A solid‐state <sup>23</sup>Na NMR study of monovalent cation binding to double‐stranded DNA at low relative humidity
Bibliographic record
Abstract
We report a solid-state (23)Na NMR study of monovalent cation (Li(+), Na(+), K(+), Rb(+), Cs(+) and NH(4) (+)) binding to double-stranded calf thymus DNA (CT DNA) at low relative humidity, ca 0-10%. Results from (23)Na--(31)P rotational echo double resonance (REDOR) NMR experiments firmly establish that, at low relative humidity, monovalent cations are directly bound to the phosphate group of CT DNA and are partially dehydrated. On the basis of solid-state (23)Na NMR titration experiments, we obtain quantitative thermodynamic parameters concerning the cation-binding affinity for the phosphate group of CT DNA. The free energy difference (DeltaG degrees ) between M(+) and Na(+) ions is as follows: Li(+) (-1.0 kcal mol(-1)), K(+) (7.2 kcal mol(-1)), NH(4) (+) (1.0 kcal mol(-1)), Rb(+) (4.5 kcal mol(-1)) and Cs(+) (1.5 kcal mol(-1)).
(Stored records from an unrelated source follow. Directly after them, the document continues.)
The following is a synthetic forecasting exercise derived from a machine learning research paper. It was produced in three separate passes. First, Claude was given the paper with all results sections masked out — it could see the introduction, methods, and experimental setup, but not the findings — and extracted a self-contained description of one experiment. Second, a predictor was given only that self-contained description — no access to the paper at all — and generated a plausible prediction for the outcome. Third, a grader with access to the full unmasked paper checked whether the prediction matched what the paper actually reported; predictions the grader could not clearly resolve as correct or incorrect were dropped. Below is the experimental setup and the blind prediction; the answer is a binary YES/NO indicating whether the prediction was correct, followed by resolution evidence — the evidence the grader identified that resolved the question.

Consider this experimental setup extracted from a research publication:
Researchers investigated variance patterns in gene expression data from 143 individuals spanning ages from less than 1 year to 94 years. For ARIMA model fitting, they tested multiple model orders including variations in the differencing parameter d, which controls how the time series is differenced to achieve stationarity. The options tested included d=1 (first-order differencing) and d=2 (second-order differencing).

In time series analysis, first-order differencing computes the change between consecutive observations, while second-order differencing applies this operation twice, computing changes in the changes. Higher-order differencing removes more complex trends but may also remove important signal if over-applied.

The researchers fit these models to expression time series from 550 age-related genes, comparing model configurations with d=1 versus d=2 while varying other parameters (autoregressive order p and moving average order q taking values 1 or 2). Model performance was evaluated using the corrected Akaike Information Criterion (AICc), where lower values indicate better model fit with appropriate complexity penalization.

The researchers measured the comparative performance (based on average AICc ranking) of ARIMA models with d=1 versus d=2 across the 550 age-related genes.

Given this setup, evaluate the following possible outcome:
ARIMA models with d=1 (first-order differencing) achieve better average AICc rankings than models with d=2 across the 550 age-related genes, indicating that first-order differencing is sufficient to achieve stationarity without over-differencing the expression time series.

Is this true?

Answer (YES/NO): YES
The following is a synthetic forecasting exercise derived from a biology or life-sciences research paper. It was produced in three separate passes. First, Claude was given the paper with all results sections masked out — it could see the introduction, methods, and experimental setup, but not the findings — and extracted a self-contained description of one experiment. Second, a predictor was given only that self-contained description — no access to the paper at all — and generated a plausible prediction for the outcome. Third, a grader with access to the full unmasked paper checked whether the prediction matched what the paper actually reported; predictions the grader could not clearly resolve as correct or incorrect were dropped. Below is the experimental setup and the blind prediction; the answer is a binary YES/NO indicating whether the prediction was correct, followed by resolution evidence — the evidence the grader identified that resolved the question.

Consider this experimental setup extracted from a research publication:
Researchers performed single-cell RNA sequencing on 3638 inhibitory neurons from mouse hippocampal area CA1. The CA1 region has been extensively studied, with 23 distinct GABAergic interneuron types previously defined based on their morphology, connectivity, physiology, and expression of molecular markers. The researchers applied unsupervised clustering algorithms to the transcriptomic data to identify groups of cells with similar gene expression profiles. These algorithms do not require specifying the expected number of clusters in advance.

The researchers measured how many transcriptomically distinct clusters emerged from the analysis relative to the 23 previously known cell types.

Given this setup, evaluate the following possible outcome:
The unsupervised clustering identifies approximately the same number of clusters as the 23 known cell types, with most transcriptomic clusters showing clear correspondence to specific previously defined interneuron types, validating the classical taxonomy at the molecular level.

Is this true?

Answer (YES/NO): NO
These results suggest that, at low relative humidity, the binding affinity of monovalent cations for the phosphate group of CT DNA follows the order: Li(+) > Na(+) > NH(4) (+) > Cs(+) > Rb(+) > K(+). This sequence is drastically different from that observed for CT DNA in solution. This discrepancy is attributed to the different modes of cation binding in dry and wet states of DNA. In the wet state of DNA, cations are fully hydrated. Our results suggest that the free energy balance between direct cation-phosphate contact and dehydration interactions is important. The reported experimental results on relative ion-binding affinity for the DNA backbone may be used for testing theoretical treatment of cation-phosphate interactions in DNA.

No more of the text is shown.